だがカールは、そんな素振りを見せなかった。
──・──・──・──
家を出てから2時間が過ぎた。
バリーの家まではあと、1時間ほど車を走らせなければいけない。
──これから、カールをどう扱えば良いんだろう
バリーは頭を悩ませていた。
家族が
「カールの面倒は、もう見れない」
と言った時、バリーは反対した。
カールは心が折れてしまっている。この状態で手を放してしまったら、カールはどうやって生きていけば良いのか。
「それなら、俺が面倒を見る」
そう提案したのは、道端で死んでいくカールの姿が鮮明に見えたからだった。
そうは言っても、カールの前途は全く見えない。
それはバリーに筋道を立てる能力が無いというよりも、カールの目が完全に塞がってしまっていることが原因だった。
目が見えず、口も利けなくなった人間を導くことは、予想よりも難しい。
手を取り、歩調を合わせ、周りの景色を言って聞かせる。そうやって注意を払っていても、どこかで転ぶ。
そして苦悩している内にも、周りは足早に去っていく。
導く人間には、周囲から遅れようとも構わない、という覚悟がいる。
立ち止まっているように見えていても、歩き続けているんだと言い張る、神経の太さがいる。
カールに無い分、自分が補わなければならないと思う。
だが、そう決意していても
──俺はもう、人の上に立つ仕事はできないだろう
と、ひしひしと思っていた。
バリーは印刷会社で働いていた。
キャリアを重ねて、会社への発注を受け付ける業務を、責任者としてこなしていた。
彼の下には何人もの部下がいる。
──カールを養いながら、部下や会社を支えるだけのバイタリティが俺にあるのか?
そう思ったのは、カールを引き受けようと決めた夜だった。
そして、バリーはカールを引き受けることを決断して、辞職した。
「いきなりじゃないか。なんでそう思うに至ったんだ」
真面目で勤勉だったバリーが、急に会社を辞めようとしたことが信じられない。
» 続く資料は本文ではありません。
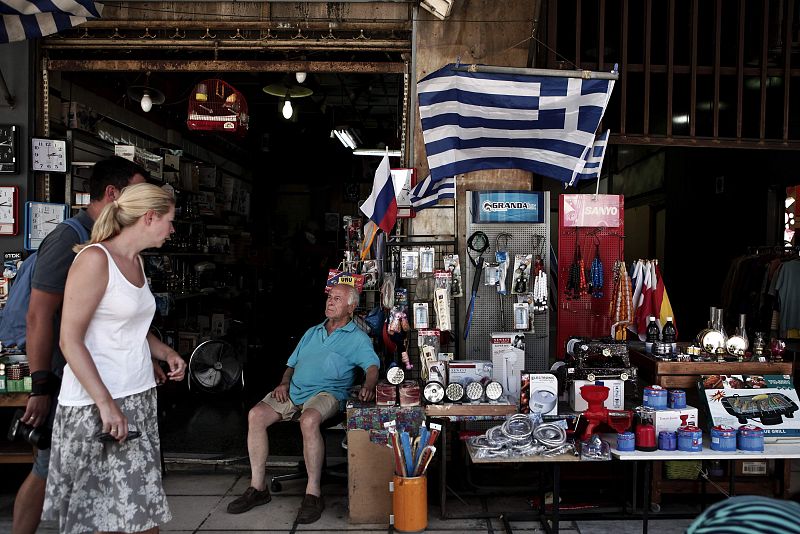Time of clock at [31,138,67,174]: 2:14
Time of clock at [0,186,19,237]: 2:15
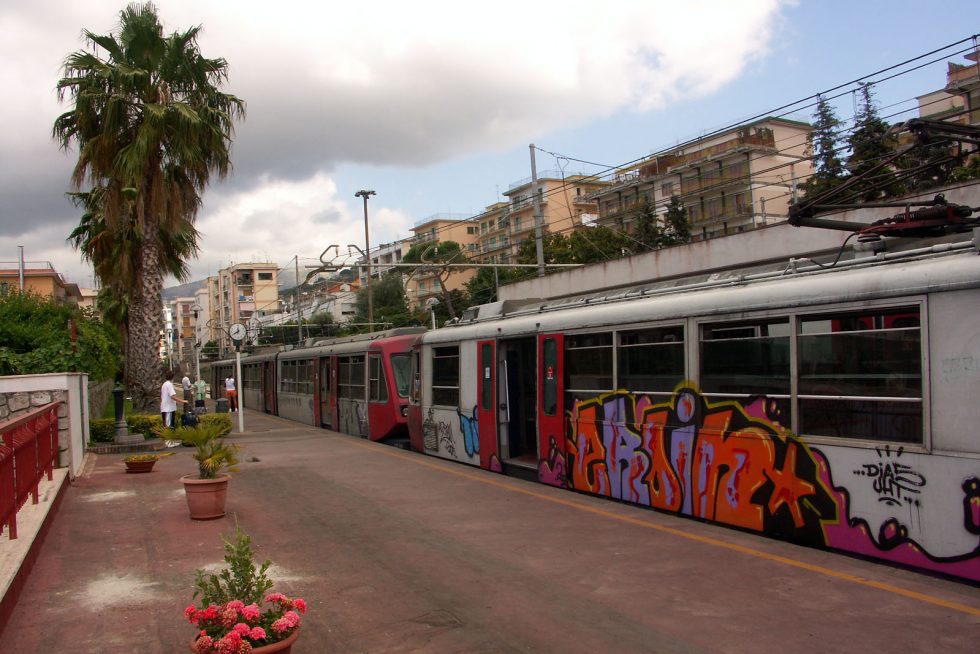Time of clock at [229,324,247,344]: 11:40
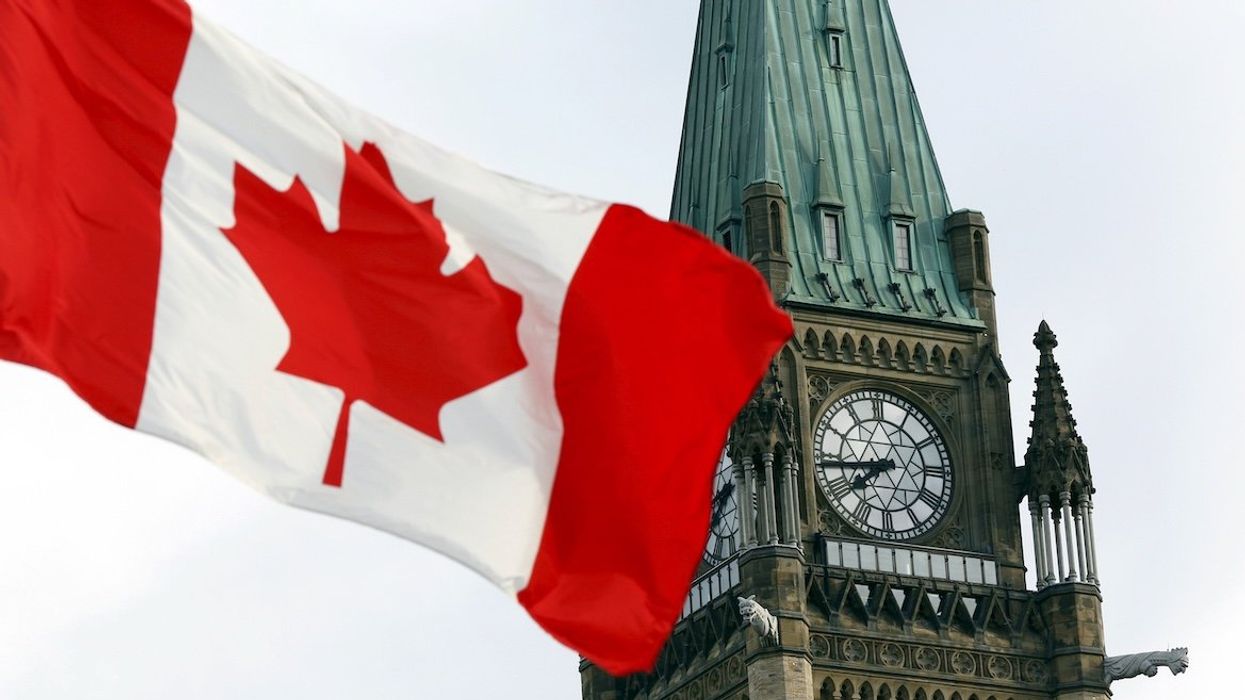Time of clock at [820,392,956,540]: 7:43
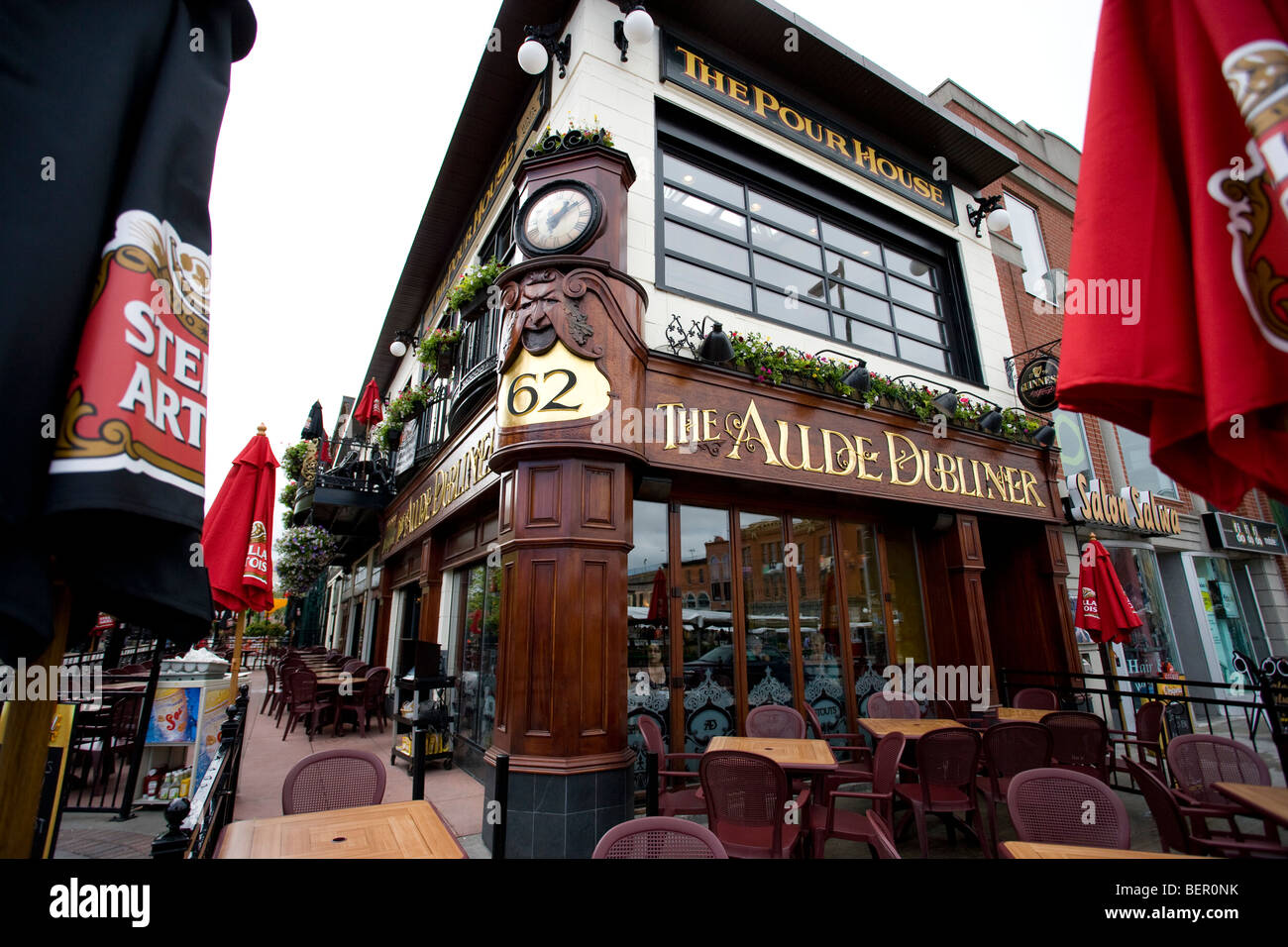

上司はそんな顔をして、バリーに問いかけた。
バリーは
「家の事情です」
とだけ、話した。
彼の弟が、チェッカーズにいたカール・フォスターだということは、会社の中でも知れてる。
そして、その影響でチェッカーズびいきになった同僚もいる。
そういった人たちに
──弟のカールが廃人同然になっている
と言うことは、カールの尊厳のためにも、できなかった。
「カール、着くぞ」
バリーは、反応をろくに示さないカールに話しかけた。
「ああ」
カールが返事をした。それだけでも、嬉しさを感じるほどだった。
郊外の一軒家である。バリーはカールの為に引っ越した。
人の匂いが濃いが、それでも少しばかり行けば自然がある。
──今のカールには、こういう場所のほうが良いだろう
バリーはそう考えていた。
バリー自身には妻も子供もいない。女っ気が無い学校へ行き、女っ気が無い職場で働いているうちに、いつの間にか結婚するチャンスを逃していた。
気が付けば52歳。
周りの同年代の人間には、すでに孫ができている人間もいる。
羨んでもいるが、もう自分にはどうしようもない。
行き遅れた独身者が、廃人も同然になった弟と同居する。
──俺も哀れになったもんだな
そう思わないでもないが、同情する人はいない。むしろ気味悪がられるのが普通だろうと、割り切った。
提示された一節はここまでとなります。